If p: Box<i32> was Copyable, then after a let p2 = p; we would have:

which would be UB after both p and p2 called their respective destructors.

Move semantics

That's when move semantics kick in: when doing let p2 = p;, on runtime it will be equivalent to copying the pointer, but at compile-time Rust will consider that the pointer p has been moved, i.e., it has been deactivated: it is no longer usable, and more importantly, it no longer owns the heap-allocated 42:

  • String is like a Vec<u8>,

  • Vec<T> is like a Box<[T]>, i.e., a pointer to a heap-allocated slice (sequence) of values of type T.
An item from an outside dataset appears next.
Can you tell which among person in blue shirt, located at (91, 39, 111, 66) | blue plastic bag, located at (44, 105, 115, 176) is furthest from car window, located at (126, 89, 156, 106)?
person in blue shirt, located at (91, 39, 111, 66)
In your OP, when you were taking addresses, you were taking addresses of the locals, i.e., of the values in the stack. And as you can see in the diagram, p and p2 do not necessarily occupe the same place in the stack (it is not impossible either, as an optimisation it may often be the case, but that, of course, cannot be relied upon). With the .as_ptr() you would have got the pointers to the heap, which, like in the diagram, point to the same place in (heap) memory.